When Brian Bloom spots her, it’s purely love at first sight as he crosses the street toward the St. Regis Hotel in Manhattan. More a magazine-cover caricature than a character of the flesh-and-blood variety, Arielle (Berenice Marlohe, Skyfall) will consistently stymie this well-meaning but insipid rom-com.

She’s first of all French, we’re insistently reminded. The 5 to 7 of the title refers to the aren’t-we-sophisticated Gallic tolerance for regimented affairs within ostensibly healthy marriages, apparently conducted during dinner hours. However, the married mother of two is no more than a cardboard cut-out so we have trouble rooting for her.

Brian (Anton Yelchin) is hardly any more inspiring. Intended to hold up the American end of the bargain–a faltering moralistic yang to Arielle’s boldly glib yin, Bloom yields intermittent witticisms unfortunately copiously buttressed with banal proclamations. Arielle may fancy herself sophisticated but her tolerance for the sophomoric behavior of Bloom kills any confidence we have in her.

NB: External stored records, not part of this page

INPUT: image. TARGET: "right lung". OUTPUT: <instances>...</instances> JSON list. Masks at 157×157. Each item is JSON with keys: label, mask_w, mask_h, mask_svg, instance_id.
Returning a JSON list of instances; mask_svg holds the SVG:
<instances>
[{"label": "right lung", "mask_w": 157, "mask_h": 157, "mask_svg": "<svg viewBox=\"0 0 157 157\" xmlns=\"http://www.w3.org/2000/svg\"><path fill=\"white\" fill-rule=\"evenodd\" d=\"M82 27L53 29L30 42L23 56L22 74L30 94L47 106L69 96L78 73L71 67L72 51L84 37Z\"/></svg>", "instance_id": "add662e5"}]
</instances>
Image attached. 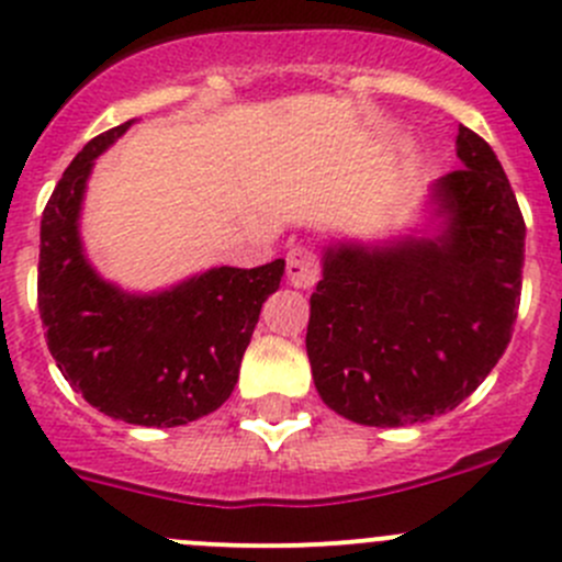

In a film where Arielle and her spouse’s respective lovers get invited to the same dinner party at their Upper East Side Bonfire of the Vanities-style townhouse it’s not enough to merely dangle absurdity. No, director Victor Levin also somehow feels compelled to include Julian Bond and Daniel Bouloud as dinner guests. Their presence adds absolutely nothing to the film except their names. And when Bloom, a struggling writer who receives a sudden break after meeting a hotshot young editor (Olivia Thirlby) at the dinner, then attends a totally phony-feeling celebration once the New Yorker accepts a story of his for publication, it’s real-life New Yorker editor David Remnick who miraculously appears in the film.

None of this excess is exactly totally out of place. Not when none other than Glenn Close and Frank Langella come marching into the film as Bloom’s Jewish parents. All bets are off once Close asks a waiter at the Carlyle Hotel if he could replace her uncomfortable chair–with a folding chair! Since he can’t, she informs him, “I’ll stand.” Which she actually does until the at-first devastating news hits her that her beloved son is having an affair with a married woman. Naturally, within a few minutes she’s planning on going shopping with her new pal, the French girl.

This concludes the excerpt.